In many ways, parenting and security have a lot in common. No book exists that provides all of the answers. There is no silver bullet, and both roles can be overwhelmingly stressful. Getting into the mind of the enemy, though, might be a little easier done than understanding the inner workings of the teenage mind.
Parents are the blue teams that want to know how susceptible their children are to life's many temptations and pitfalls. The red teams, all of the possible dangers that could hurt a child, are those who want to get in. The greater challenge is for the blue team to protect their domain by finding that one vulnerability that can be exploited without putting too many limitations and restrictions on users.
There is only so much preparation a blue team can do without defeating the purpose of running a simulated attack. It should, however, do the following ahead of the exercise.

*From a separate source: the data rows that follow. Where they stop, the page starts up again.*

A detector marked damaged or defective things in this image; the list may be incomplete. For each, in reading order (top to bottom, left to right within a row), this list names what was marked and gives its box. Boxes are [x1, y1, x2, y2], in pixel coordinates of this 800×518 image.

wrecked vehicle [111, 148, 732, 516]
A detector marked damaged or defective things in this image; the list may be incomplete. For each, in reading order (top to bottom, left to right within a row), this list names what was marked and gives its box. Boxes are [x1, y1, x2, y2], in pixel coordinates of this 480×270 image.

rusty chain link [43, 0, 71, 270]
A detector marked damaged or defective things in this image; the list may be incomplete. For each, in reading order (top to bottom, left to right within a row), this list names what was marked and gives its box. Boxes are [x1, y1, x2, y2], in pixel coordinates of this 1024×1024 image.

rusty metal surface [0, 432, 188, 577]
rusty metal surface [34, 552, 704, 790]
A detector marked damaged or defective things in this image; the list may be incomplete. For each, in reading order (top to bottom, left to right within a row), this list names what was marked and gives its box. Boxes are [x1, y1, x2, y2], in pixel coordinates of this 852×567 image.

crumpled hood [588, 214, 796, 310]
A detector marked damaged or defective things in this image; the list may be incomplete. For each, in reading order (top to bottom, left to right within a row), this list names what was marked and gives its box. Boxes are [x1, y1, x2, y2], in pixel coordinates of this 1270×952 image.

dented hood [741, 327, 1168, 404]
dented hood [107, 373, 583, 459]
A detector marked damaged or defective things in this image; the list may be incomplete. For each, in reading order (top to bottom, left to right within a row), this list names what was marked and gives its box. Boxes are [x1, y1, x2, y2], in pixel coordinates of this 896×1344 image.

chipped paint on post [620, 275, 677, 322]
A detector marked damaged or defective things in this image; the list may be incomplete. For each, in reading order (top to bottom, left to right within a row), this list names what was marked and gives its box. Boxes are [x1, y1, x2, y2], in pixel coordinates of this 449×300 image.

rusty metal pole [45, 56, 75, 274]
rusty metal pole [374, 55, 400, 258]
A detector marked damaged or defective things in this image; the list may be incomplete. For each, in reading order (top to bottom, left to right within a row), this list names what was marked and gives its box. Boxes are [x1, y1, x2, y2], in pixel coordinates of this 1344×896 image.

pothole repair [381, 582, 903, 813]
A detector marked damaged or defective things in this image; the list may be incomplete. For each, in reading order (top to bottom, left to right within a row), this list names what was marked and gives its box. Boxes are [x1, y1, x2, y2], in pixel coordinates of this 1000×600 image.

1. Understand the controls
What's most important for blue teams, says Matt Rodgers, head of security strategy, E8 Security, "Especially around phishing and vishing, is the ability to understand what types of controls exist in their environment. I've seen people finding controls in their network as they go through an exercise."
2. Make sure you can collect and analyze the data
Because blue teams base their function off their ability to collect and make use of the data they collect, log management tools, like Splunk, are important tools. Rodgers says, "Another piece of the puzzle is understanding how to collect all the data of what the team has done and record it in a high enough fidelity in postmortem exercises to determine what they did right or wrong and how to do it better."
3. Use the tools appropriate for the environment
The tools that blue teams need is determined by their environments. "They need to ask 'What is this program doing? Why would it try to format your hard drive?' and then add technology that blocks unanticipated actions. The tools to test whether that technology was successful come from the red team," said Michael Angelo, chief security architect, Micro Focus.
4. Have experienced members on the team
For the blue team, what is most valuable is the knowledge that people have in addition to tools. Angelo said, "As you get used to doing these things, you start to think, ‘I’ve seen that, I’ve seen that, they do this, they do that, but I wonder if there isn’t a hole.’ If you only prepare for the things that are known, then you won't be prepared for the unknown."
5. Assume there will be failures
Asking questions is an invaluable tool that will encourage exploration into the unknown. Angelo said, "Don’t stop at preparing for the things that exist today. Assume there will be failures in your infrastructure."
That assumption, that there will be failures, that nothing is 100 percent secure, that we can no more create perfect children than we can perfect security might be the greatest tool anyone can find.